Challenge A >>
Check each statement (i)–(iii) against the persuasive imagery lecture outline. Answer yes or no for each, and quote the deciding words from the outline. (i) The worked example segment runs for 15 minutes. (ii) Weeks 6–8 of the module arc cover Governance and AI. (iii) The hero asset is built in a 40-minute sprint.
Challenge B >>
Carry on the persuasive imagery lecture outline, starting right after its final line.

Text segment >>
--

Week 3 Lecture: Persuasive Imagery

Discussion

1 Introduction

⏱ 10 min

Week overview, canvas handover from Week 2, visual persuasion brief

Content

2 Theory and Application

⏱ 30 min

Cognitive fluency, dual coding, semiotics, visual hierarchy, accessibility, AI imagery, evidence standards

Practice

3 Worked Example

⏱ 15 min

Applying the evidence framework to the Villa College visual asset set

Assessment

4 Attendance and Exit Check

⏱ 5 min

QR attendance, Moodle concept check

Module Arc

Weeks 1–2

Foundations and Planning

Weeks 3–5

Content and Media

Weeks 6–8

Acquisition Channels

Weeks 9–12

Relationships and Measurement

Weeks 13–15

Governance and AI

We move into Weeks 3 to 5: Content and Media. Your Week 2 canvas is now your creative brief. Every visual decision this week must trace back to a canvas entry.

Today’s Agenda

Lecture: nine theory and practice sections

  1. Why images persuade: the 13-millisecond window
  2. Cognitive fluency theory: familiarity and processing ease
  3. Dual coding theory: verbal and visual congruence
  4. Semiotics and connotation: denotation, connotation, and audience-specific meaning
  5. Visual hierarchy and Gestalt principles: directing the eye through contrast, scale, and placement
  6. Platform format requirements: to-scale formats and safe zones
  7. Accessibility standards: WCAG 2.2 and colour contrast
  8. AI-generated imagery: uses, limits, and disclosure obligations
  9. Image evidence standards: the five-level evidence pyramid

Tutorial preview

You will build a real campaign asset in Canva:

  • Write a three-line design brief from your Week 2 canvas
  • Build your hero asset at correct platform dimensions (40-minute sprint)
  • Swap screens for a three-question critique carousel
  • Fix, export a second size, and run the contrast check on your own colours
  • Write alt text and complete the one-page design decision record
  • Sign up for a free Canva account before the session

Learning Objectives (1 of 2)

After studying this chapter, you should be able to:

  1. Explain how cognitive fluency and dual coding theory predict audience responses to visual stimuli.

--

Given information >>

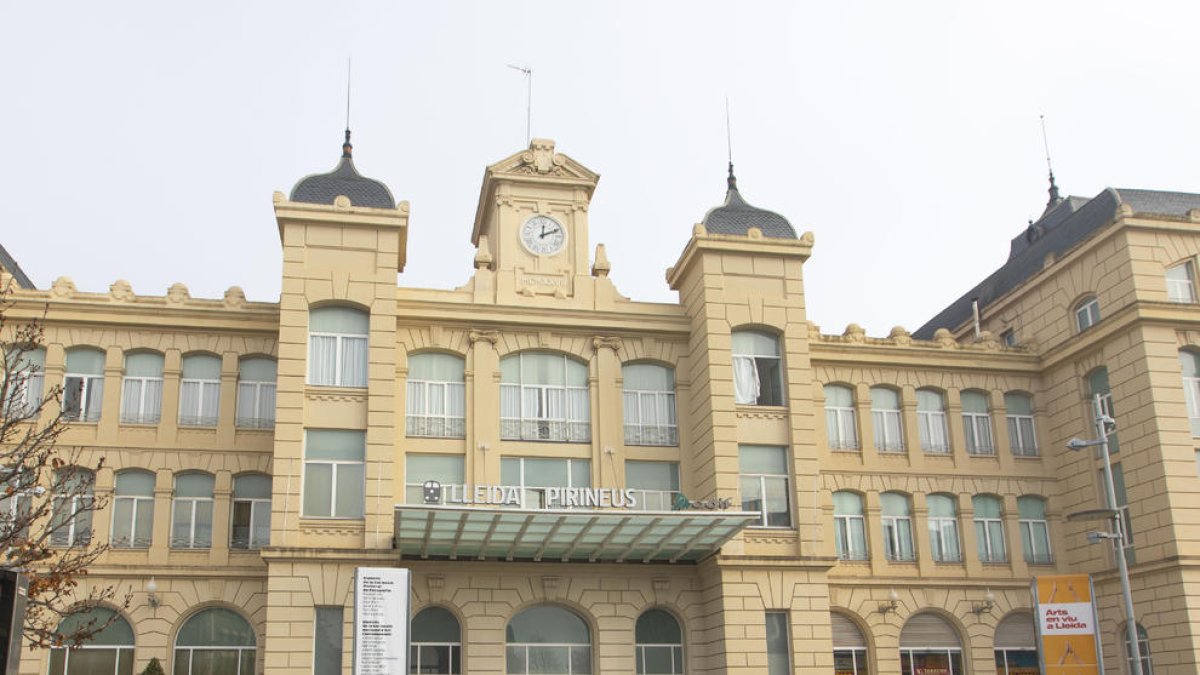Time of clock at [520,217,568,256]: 12:10
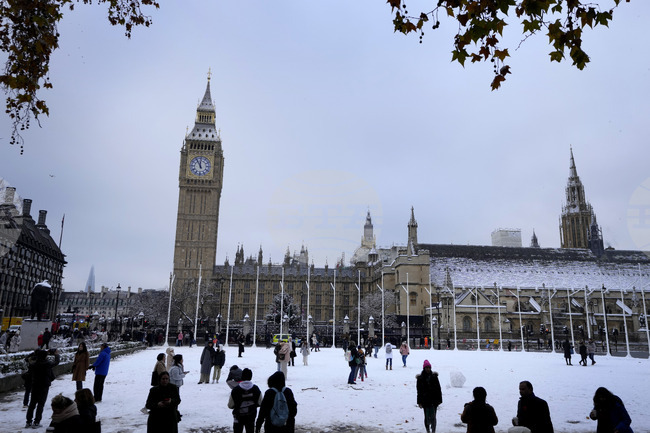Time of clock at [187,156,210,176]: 11:55
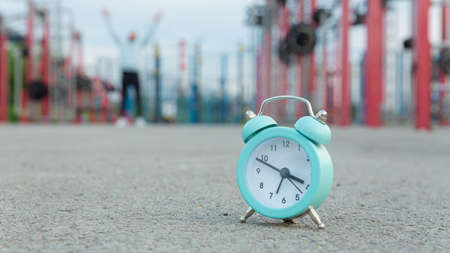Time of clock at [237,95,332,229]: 3:48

--

Task output A >>
(i) Yes: "3 Worked Example" is followed by "⏱ 15 min".
(ii) No: Weeks 6–8 are "Acquisition Channels". "Governance and AI" belongs to "Weeks 13–15".
(iii) Yes: "Build your hero asset at correct platform dimensions (40-minute sprint)".

Task output B >>
  2. Apply semiotic principles to interpret and produce digital images with intentional connotative meaning.
  3. Describe the principles of visual hierarchy and explain how they direct audience attention in digital formats.
  4. Evaluate a visual asset against platform format requirements and accessibility standards.

Learning Objectives (2 of 2)

After studying this chapter, you should be able to:

  1. Distinguish between uses of AI image generation that support campaign planning and uses that undermine evidence standards.
  2. Produce a visual asset set aligned to a positioning claim, a hierarchy stage, and an ELM processing route.
  3. Apply the evidence framework to visual claims: classify image choices as evidence-based, inferred, or assumed.

All seven objectives are assessed in your Week 3 submission. Objective 7 connects directly to the evidence discipline from Week 1. Trace every image choice to a canvas entry, or label it as an assumption.

Why Images Persuade

A well-designed image can establish relevance, credibility, and emotional alignment before the audience has decided whether to pay attention. A poorly chosen image can end engagement before the argument is ever encountered.

Visual response precedes verbal processing. This is a perceptual fact established by measurement rather than design opinion.

Vote: Which Ad Stops You?

Hands up: which one would make you stop scrolling? Why?

Cognitive Fluency (Reber et al., 2004)

Cognitive fluency is the subjective ease with which mental content is processed. When a stimulus is easy to process, that ease is attributed to familiarity, truth, and quality, and the attribution happens without the audience noticing it.

The table below shows where that attribution gets triggered in campaign design, element by element.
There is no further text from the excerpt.